Prompt:
Within the data that follows, set down exactly the lines from the one containing "HP Original Toner, HP" through the one containing "1172 Hunter Drive", both ends included.

Input material:

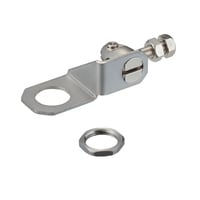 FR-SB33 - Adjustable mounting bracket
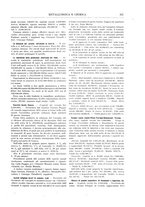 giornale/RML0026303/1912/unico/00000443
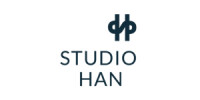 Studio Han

* * *

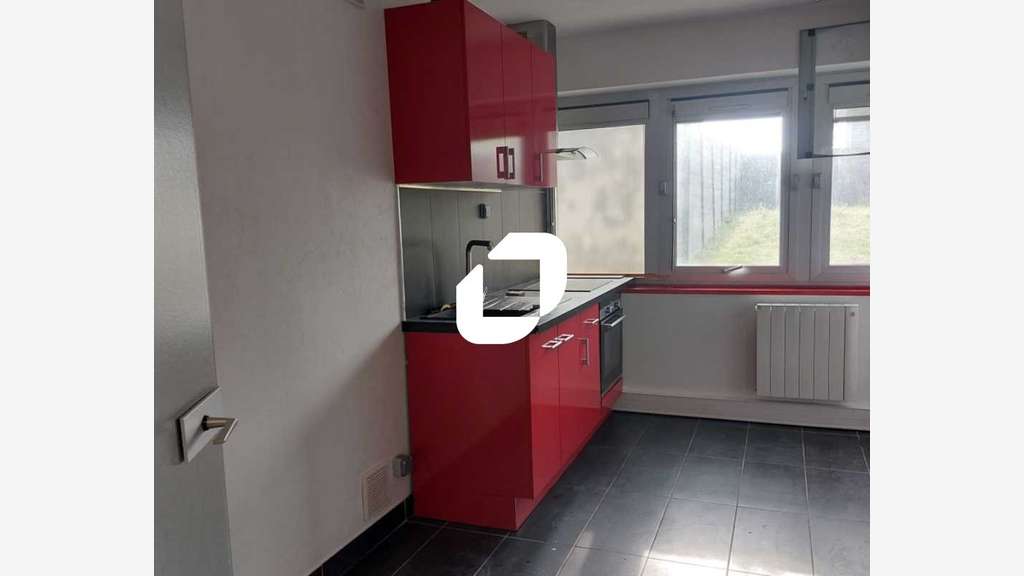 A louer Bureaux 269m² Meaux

---

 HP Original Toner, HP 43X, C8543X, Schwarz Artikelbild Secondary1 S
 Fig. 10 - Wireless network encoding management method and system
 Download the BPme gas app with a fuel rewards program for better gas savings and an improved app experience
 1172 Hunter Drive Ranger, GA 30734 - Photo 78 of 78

Exercise output:
 HP Original Toner, HP 43X, C8543X, Schwarz Artikelbild Secondary1 S
 Fig. 10 - Wireless network encoding management method and system
 Download the BPme gas app with a fuel rewards program for better gas savings and an improved app experience
 1172 Hunter Drive Ranger, GA 30734 - Photo 78 of 78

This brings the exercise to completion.